Mehr als die Hälfte der Tatverdächtigen aus den Maghreb-Staaten sind wegen mehrerer Delikte polizeibekannt – bei vielen handelt es sich um Intensivtäter. Syrer sind dagegen weniger kriminell als der Durchschnitt aller Zuwanderer. Einer Erhebung von 2017 zufolge sind anerkannte Flüchtlinge weniger kriminell als die hier lebende Durchschnittsbevölkerung. Dies liegt Kriminologen zufolge auch daran, dass sie ihre Bleibeperspektive nicht verlieren wollen.
Der Großteil der Zuwanderer aus den Maghreb-Staaten hat dagegen fast keine Chance, einen dauerhaften Schutzstatus zu bekommen. "Und Menschen mit geringer Bleibeperspektive sind häufiger kriminell", sagt Pfeiffer. Dies liege nicht zuletzt daran, dass sie keine Möglichkeit hätten, hier zu arbeiten.
Kriminologe: "Männer aus Nordafrika haben häufiger Vorerfahrung mit Kriminalität"
Der Kriminologe Christian Walburg von der Uni Münster analysierte 2023: "Die in der Statistik auffälligen jungen Männer, die aus Nordafrika gekommen sind, haben auch dort eher am Rand der Gesellschaft gelebt und häufiger Vorerfahrungen mit Kriminalität mitgebracht."
Immer wieder machen der Polizei gezielt aus Nordafrika zur Verübung von Straftaten einreisende Banden Probleme. In der Union hält man es für zentral, die Dauer der Asylverfahren weiter zu verkürzen. "Und die Maghreb-Staaten müssen endlich zu sicheren Drittstaaten erklärt werden", sagt der CSU-Bundestagsabgeordnete Max Straubinger der AZ. Es gilt dann die sogenannte Regelvermutung, dass keine Verfolgungsgefahr vorliegt. Die Verfahren dauern oft kürzer.

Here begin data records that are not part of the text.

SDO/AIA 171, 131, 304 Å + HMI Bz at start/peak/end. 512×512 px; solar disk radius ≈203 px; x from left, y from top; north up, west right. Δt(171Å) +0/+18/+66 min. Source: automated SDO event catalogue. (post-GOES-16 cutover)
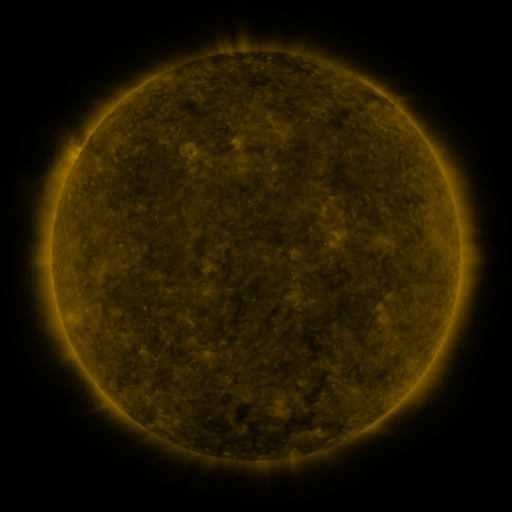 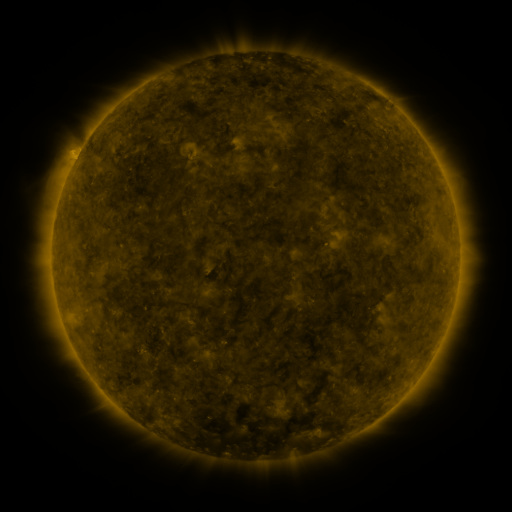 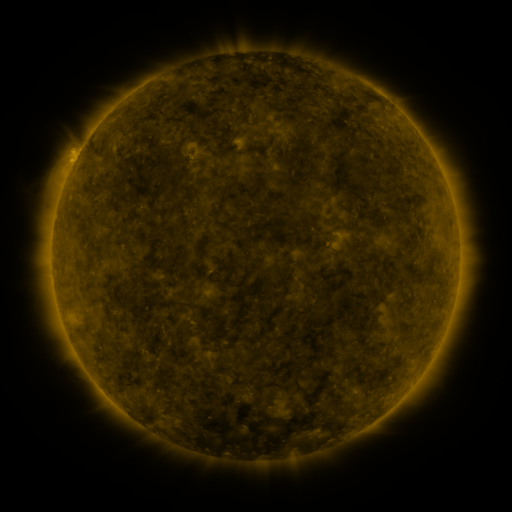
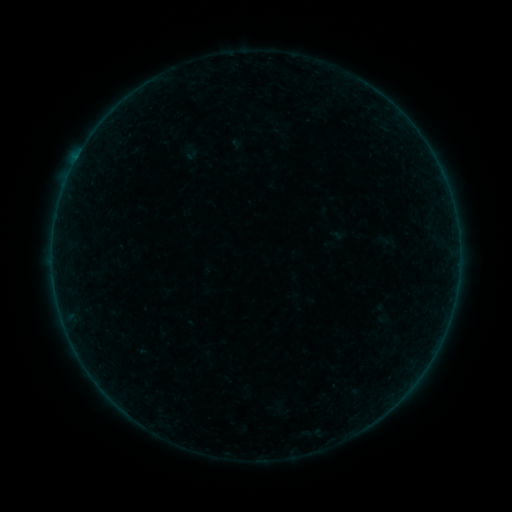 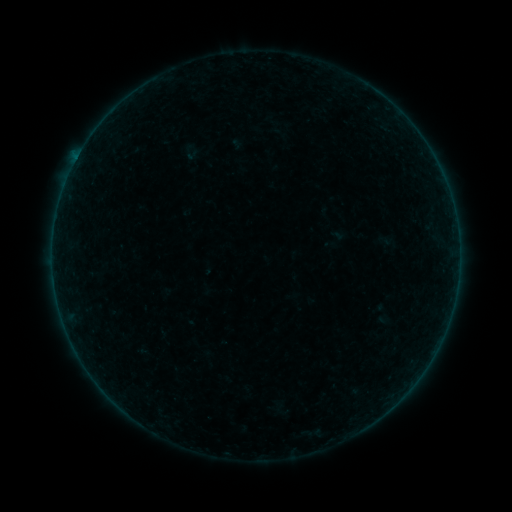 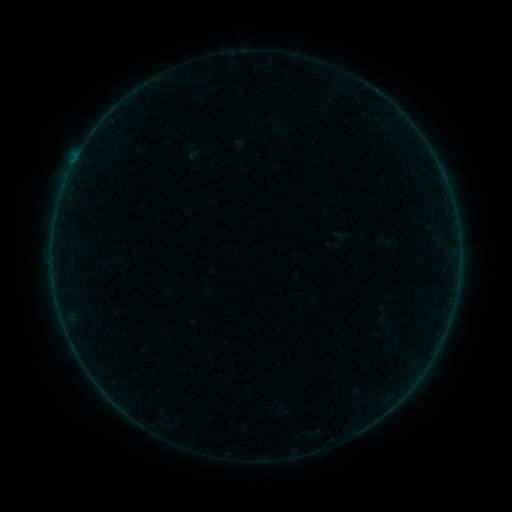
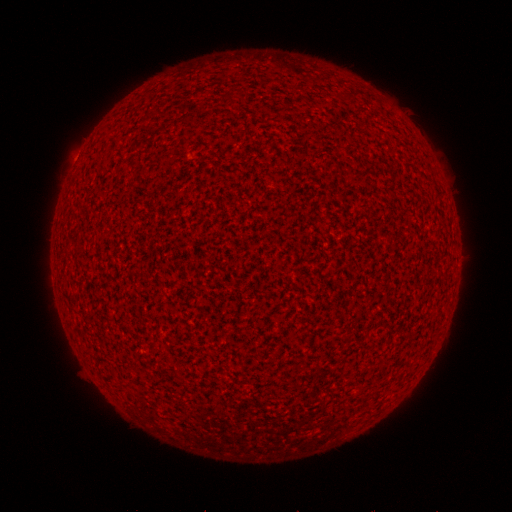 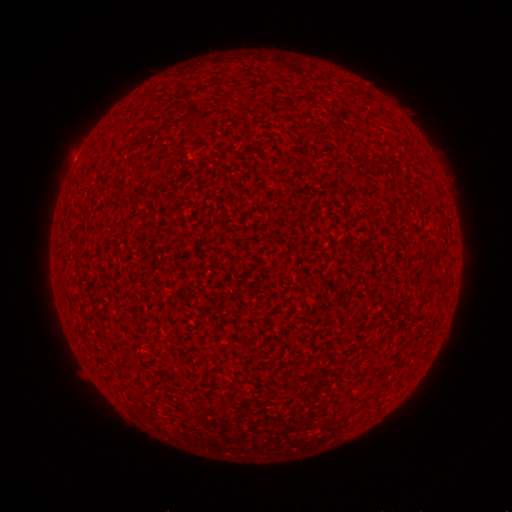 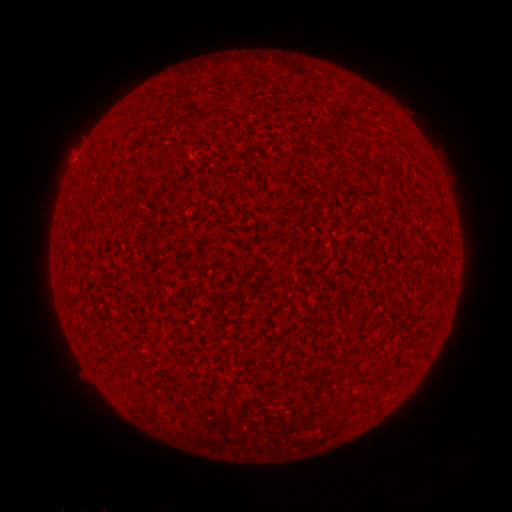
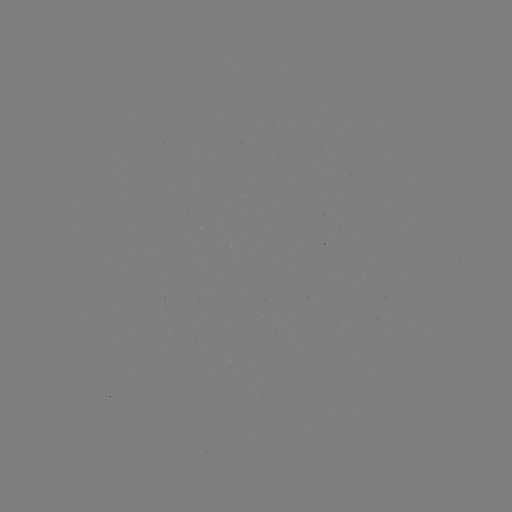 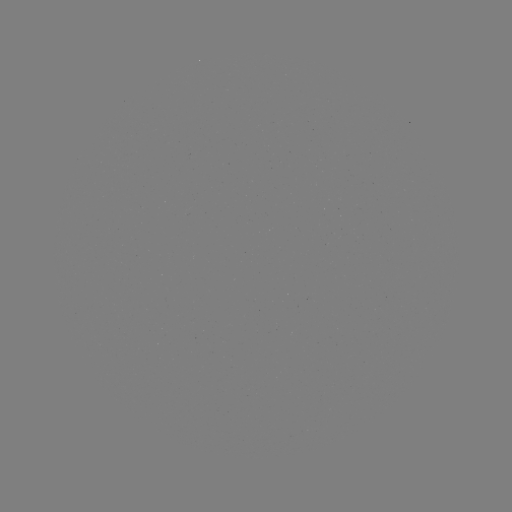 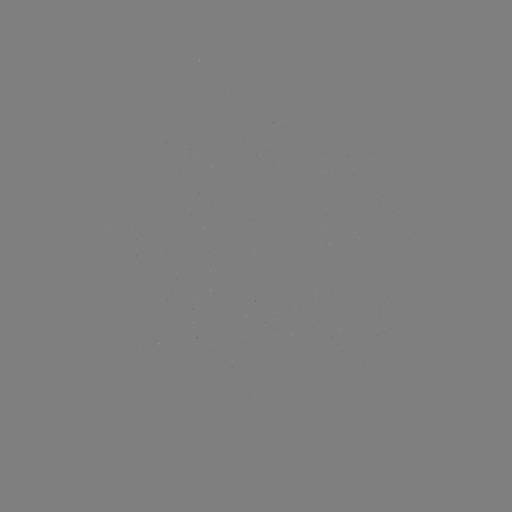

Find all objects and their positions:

Bislang blockieren die Grünen diesen Schritt. Sie verweisen auf die schwierige Menschenrechtslage in den drei Ländern. Straubinger fordert zudem, dass die Ampel Tunesien und Algerien dazu bringen müsse, schneller ausreisepflichtige Flüchtlinge aufzunehmen. Doch auch der Freistaat ist in der Pflicht: Vielerorts in Bayern wurden Polizeidienststellen dichtgemacht. Werden die Beamten gerufen, dauert es oft, bis sie am Tatort eintreffen.